But now, my family and I are getting ready to move into a new house, and along with this event, I am getting my baseball card collection organized. My estimation of my collection is that it is about 30,000 cards. Having gotten it ready for storage in our new basement, it's essentially archived. Except for my album of best and favorite cards (which will stay upstairs, not in the basement), it's all encased in multiple layers of plastic, with the intention of making it difficult or impossible for any damp basement air to get into the cards.
|My baseball card collection ready for storage, filling four 15-gallon Ziploc totes.|
I hadn't bought a baseball card since 1994, and I didn't know what the current industry or market was like. I googled "value of a baseball card collection," and found this great article, which gives a wonderful, and only slightly sad, description of finding out that your 1987-1994 baseball card collection is worthless. I don't mind the lack of value, though -- I have some significant differences from the author of that article, especially in that I didn't buy all of my cards with the idea of them as an investment. I bought my cards because I loved collecting them, going to card shows with my dad, and watching and learning about baseball. This was the best part of my childhood.

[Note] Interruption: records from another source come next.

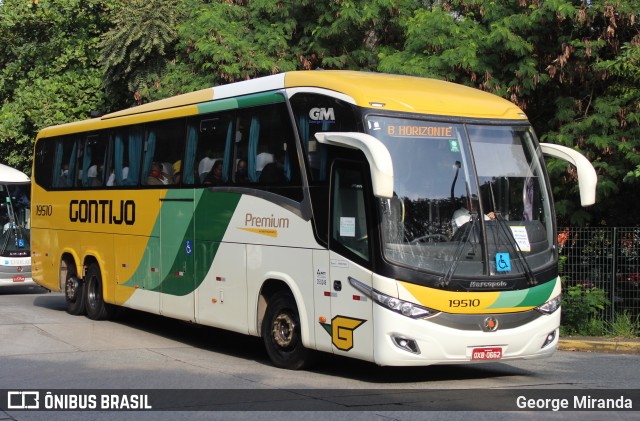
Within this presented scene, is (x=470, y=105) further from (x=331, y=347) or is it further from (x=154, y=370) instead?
(x=154, y=370)

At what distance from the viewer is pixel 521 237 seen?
36.3ft

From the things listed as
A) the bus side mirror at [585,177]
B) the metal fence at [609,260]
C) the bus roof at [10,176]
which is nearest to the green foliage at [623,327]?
the metal fence at [609,260]

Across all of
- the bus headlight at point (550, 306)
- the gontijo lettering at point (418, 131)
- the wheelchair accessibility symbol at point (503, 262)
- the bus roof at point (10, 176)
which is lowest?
the bus headlight at point (550, 306)

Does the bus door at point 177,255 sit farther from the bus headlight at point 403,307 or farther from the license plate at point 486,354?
the license plate at point 486,354

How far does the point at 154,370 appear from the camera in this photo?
1191 centimetres

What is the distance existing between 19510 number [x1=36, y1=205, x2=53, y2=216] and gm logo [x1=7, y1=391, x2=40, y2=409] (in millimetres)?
9641

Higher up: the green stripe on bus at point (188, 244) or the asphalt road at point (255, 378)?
the green stripe on bus at point (188, 244)

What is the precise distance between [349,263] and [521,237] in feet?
6.57

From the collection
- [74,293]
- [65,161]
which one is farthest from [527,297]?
[65,161]

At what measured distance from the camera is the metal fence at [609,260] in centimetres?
1652

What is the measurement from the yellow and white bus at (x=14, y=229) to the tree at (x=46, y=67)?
5736 millimetres

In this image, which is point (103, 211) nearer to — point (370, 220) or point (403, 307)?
point (370, 220)

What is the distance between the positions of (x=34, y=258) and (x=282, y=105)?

I've decided to start this blog to share stories about some of my favorite cards, some of what I've learned about how absurd the late 80s/early 90s market for cards was, and what I'll focus on as I buy the occasional item with a view toward "completing" my collection. Anyone who finds this is welcome to read, share, and participate, but the main audience I have in mind is that I would like my son, currently two years old, to someday read some of what I write here.